“Willow Tree“
from the album Soft Airplane
2008
iTunes
A notorious homebody, Chad VanGaalen is well known for rarely leaving his basement in Calgary, endlessly drawing, recording, and making art. Fortunately, he has an uncanny knack for creating music that is sweepingly beautiful and undeniably genuine, and with his third full-length Soft Airplane (due September 9), this celebrated multi-talented artist has created his most complete album to date.
With 2005’s Infiniheart and 2006’s Skelliconnection, Chad displayed an innate understanding of simple pop melody and a penchant for intellectually playful arrangements. Compiled from years of hidden back-catalogue and lo-fi CD-R releases, both albums went on to receive critical acclaim from across the globe. While his first albums hinted at musical reference points (that even Chad seemed to be reluctant to embrace), Soft Airplane reveals an artist utterly in stride — confident enough to span genres, while working with a determined and deliberate focus.
Freed somehow from expectations or restrictions, Chad’s musical expression seems both focused and unfettered. While elements might recall Neil Young (On the Beach), touch upon Sonic Youth (Sister), or even evoke the electronic meanderings of Raymond Scott, Soft Airplane manages to soar above musical reference points. The songs trace stories of birth and death, reflecting changes in his life over the two years since Skelliconnection, and cocoon the listener in a distinctive and unique world. Layered with a lush and complex mix of found sounds, vibraphone, corrupted synthesizers and drum machines, accordions, cello, clarinet, guitars and many others, Soft Airplane remains spacious and surges with pop-informed sophistication despite its lo-fi recording origins.

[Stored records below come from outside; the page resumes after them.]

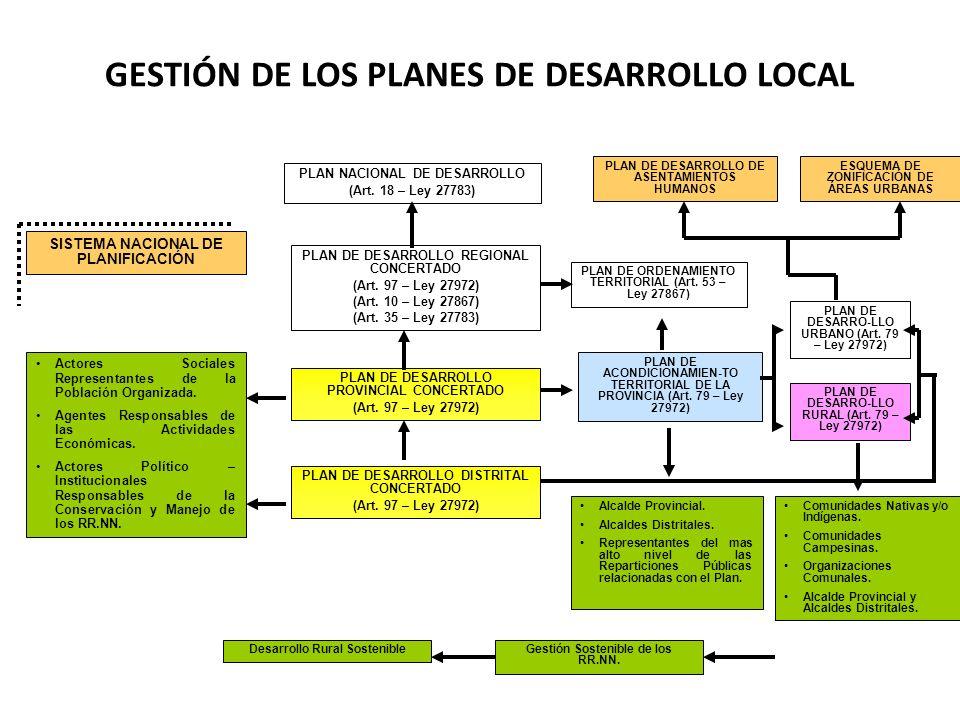 GESTIÓN DE LOS PLANES DE DESARROLLO LOCAL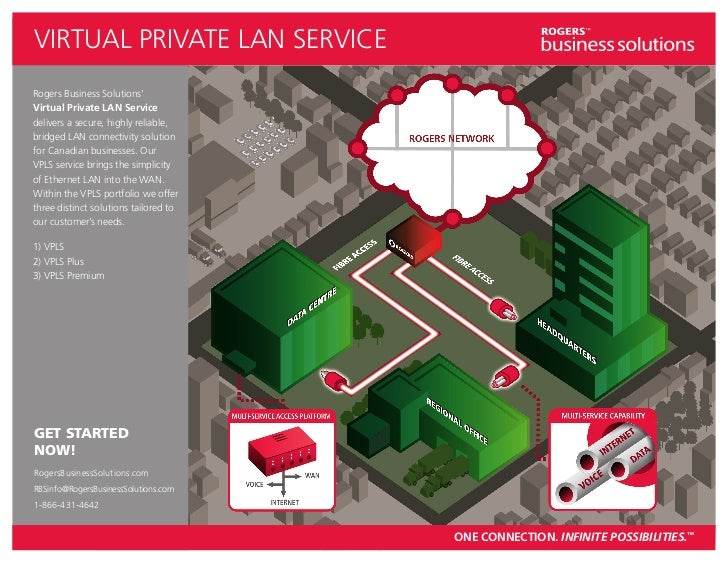 VIRTUAL PRIVATE LAN SERVICERogers Business Solutions'Virtual Private LAN Servicedelivers a secure, highly reliable,bridged...
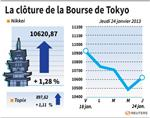 Tokyo : La Bourse de Tokyo finit en hausse de 1,28%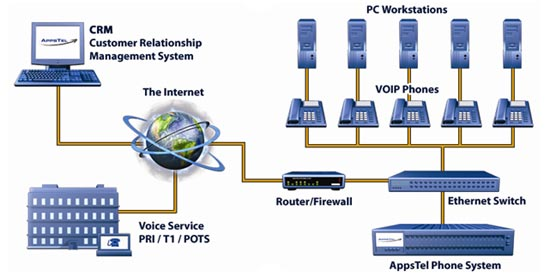 waddup peepz check out ma blog october 2006 business phone wiring diagram
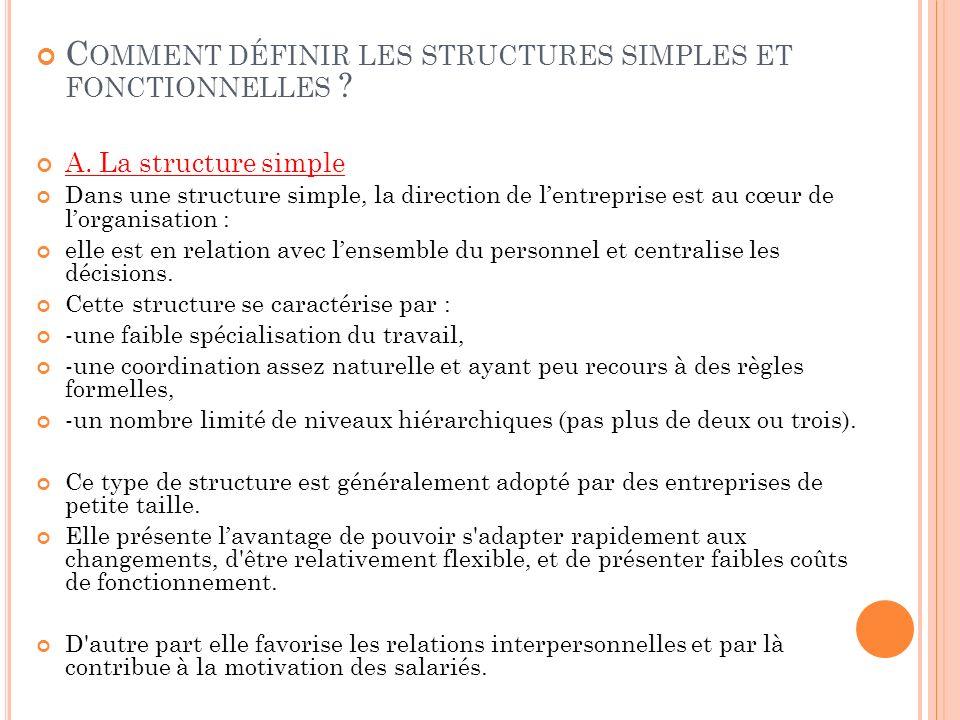 Comment définir les structures simples et fonctionnelles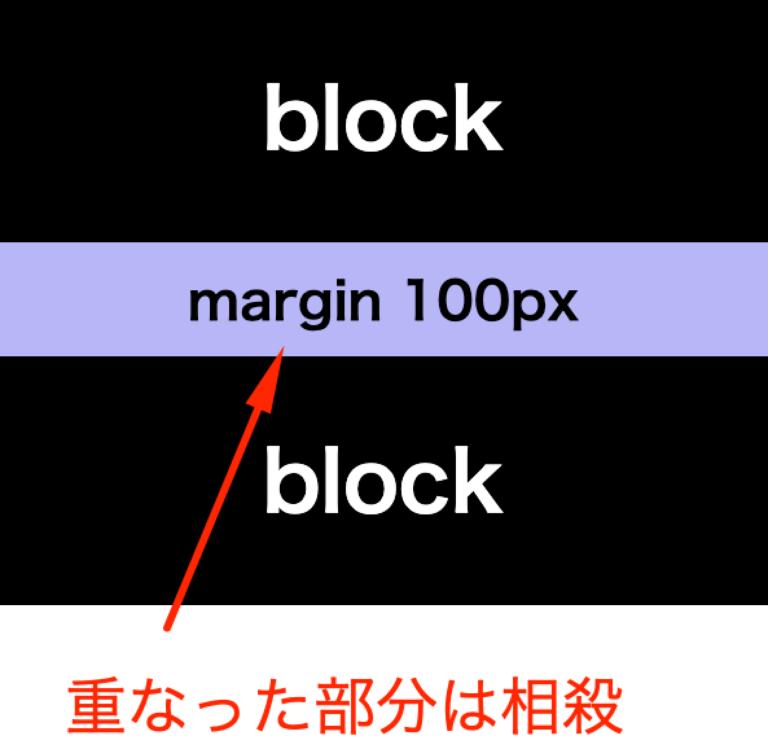 サムネイルoffset-margin001画像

The album opener “Willow Tree” showcases Chad’s seemingly wise and fearless understanding of death amidst sweet banjo rhythms, swells of accordions, and resonating vibraphone; from first listen, the song captures the overwhelmingly compassionate human spirit that defines Soft Airplane. In “Bones of Man” and “Bare Feet on Wet GripTape,” Chad pays tribute to the slack vocal styling of Thurston Moore, while on “Molten Light” or “Rabid Bits of Time” his voice trembles with his distinctive vulnerability. When electronic experimentation comes into play on “Phantom Anthills” and “TMNT Mask,” Chad toys with literate quasi dance-pop songs, but in characteristic irreverence with broken glitches from circuit-bent toys recorded to old tape machines. In fact, “Cries of the Dead” debuts a mechanical drum machine of Chad’s own design, a handmade robotic device that strikes out an awkwardly fallible and surprisingly human rhythm.
As Soft Airplane closes, Chad allows the fragile, ascending, “Rabid Bits of Time” to greet the thunderous synth spasms of “Frozen Energon” through the stereo field-recordings of a passing freight train, and a psychedelic nightmare suited to cartoonist Jim Woodring brings the album to a shuddering halt. Sometimes the most powerful of musical expressions come from the most hushed and unassuming sources; with Soft Airplane, Chad VanGaalen has created one of these rare, heartfelt and gripping moments from the depths of his cluttered basement. Fortunately for him — and us.